** Opening SELECTED PASSAGE block **

Top 10 Reasons to Veto the Farm Bill

Report Agriculture

Top 10 Reasons to Veto the Farm Bill

April 17, 2002 11 min read
Brian Riedl
Brian Riedl
Senior Fellow, Manhattan Institute

The House of Representatives and the Senate are close to agreeing on legislation reauthorizing agriculture policy for the next 10 years. As soon as the differences between the Senate-passed Agriculture Conservation and Rural Enhancement Act (S. 1731) and the House-passed Farm Security Act (H.R. 2646) are mended in conference, the final bill is expected to be approved quickly by Congress and then sent to the White House for President Bush's signature or veto. If signed into law, this legislation will set U.S. agriculture policy back decades and abandon the reforms of the 1996 farm bill that were designed to promote a free market for U.S. farmers.

Last December, President Bush instructed Congress to pass a responsible farm bill that: (1) provides all farmers with a safety net based on savings accounts, (2) expands international trade, (3) is based on free market principals, and (4) is fiscally responsible.1 Congress has failed on all four of these accounts, and President Bush should veto the farm bill for at least 10 compelling reasons.2

REASON #1: The total cost of the massive farm bill is not known.

The Congressional Budget Office (CBO) estimates the cost of House and Senate farm bills at $171 billion over 10 years. However, the actual costs of the farm bill will depend on the economic performance of the farm sector. Over the past decade, poor forecasting and technical errors have caused actual agriculture spending to be twice as high as CBO forecasts.3

Several economists suggest that the CBO has once again underestimated the true cost of the farm bill. These suspicions were bolstered by the CBO's recent admission that it had misread a key provision of the Senate bill and consequently underestimated its cost by over $6 billion.4 Furthermore, other questionable economic assumptions and technical errors in the CBO's original projection could also underestimate the cost of the farm bill. If historical patterns hold and actual agriculture spending ends up double the forecasted level, the farm bill's final cost would increase from $171billion to $342 billion.

** Closing SELECTED PASSAGE block **
** Opening RAW DATA block **

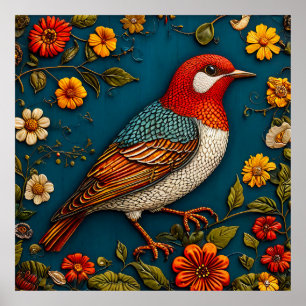 Poster Oiseau perché parmi des fleurs colorées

** Closing RAW DATA block **

From the farm bill report, print word for word the portion starting with "Report Agriculture" and going on through "for U.S. farmers.".

Report Agriculture

Top 10 Reasons to Veto the Farm Bill

April 17, 2002 11 min read
Brian Riedl
Brian Riedl
Senior Fellow, Manhattan Institute

The House of Representatives and the Senate are close to agreeing on legislation reauthorizing agriculture policy for the next 10 years. As soon as the differences between the Senate-passed Agriculture Conservation and Rural Enhancement Act (S. 1731) and the House-passed Farm Security Act (H.R. 2646) are mended in conference, the final bill is expected to be approved quickly by Congress and then sent to the White House for President Bush's signature or veto. If signed into law, this legislation will set U.S. agriculture policy back decades and abandon the reforms of the 1996 farm bill that were designed to promote a free market for U.S. farmers.